О двух людях мы позабыли: говорим о мисс Тевисток и Плаузибле. Доктор проводил больную в ее каюту, усадил и удержал ее руку в одной своей руке, другой же нежно наблюдал за биением ее пульса.

— Не тревожьтесь, моя дорогая мисс Тевисток, вы невероятно чувствительны. Я не отойду от вас. Я не могу придумать, что могло вас заставить решиться на такое опасное, волнующее путешествие.

— О, доктор Плаузибль, когда дело касается моих привязанностей, я, слабое создание, готова сделать все. Я — одна душа. У меня в Индии есть дорогой друг.

— Счастливец он, — со вздохом заметил Плаузибль.

— Он? Доктор Плаузибль, вы конфузите меня. Неужели вы на одно мгновение можете допустить мысль, что я могла бы поехать за джентльменом? Нет, я еду не ради каких-нибудь расчетов, как некоторые девицы. Слава Богу, у меня и своего достаточно. Я держу собственный экипаж, и все остальное соответствует этому. (Именно то, чего желал доктор Плаузибль).

— Да, моя дорогая мисс Тевисток, я понимаю, в Индии у вас живет подруга?
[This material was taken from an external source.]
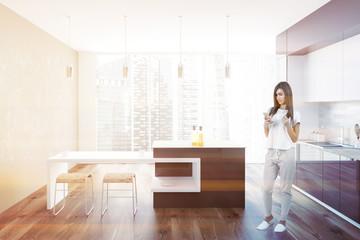 Brown and white loft kitchen interior, woman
— Да, подруга детства. Я решилась на это утомительное, опасное путешествие, чтобы еще раз обнять ее.

— Бескорыстная привязанность! Покорить такое сердце, как ваше, мисс, все равно, что приобрести сокровище. Каким счастливым будет ваш муж.

— Муж? О, доктор Плаузибль, не говорите об этом. Я уверена, что мое здоровье слишком слабо, и я не могу вынести обузу забот семейной жизни.

Ответ доктора был так многословен, что его невозможно привести здесь. Это была целая диссертация. В нее, между прочим, вошли уверения, что для такой особы удобно всегда иметь под рукой медицинскую помощь, заботливый уход. И все окончилось выражением преданной любви и предложением… разделить с ней карету и ее дом.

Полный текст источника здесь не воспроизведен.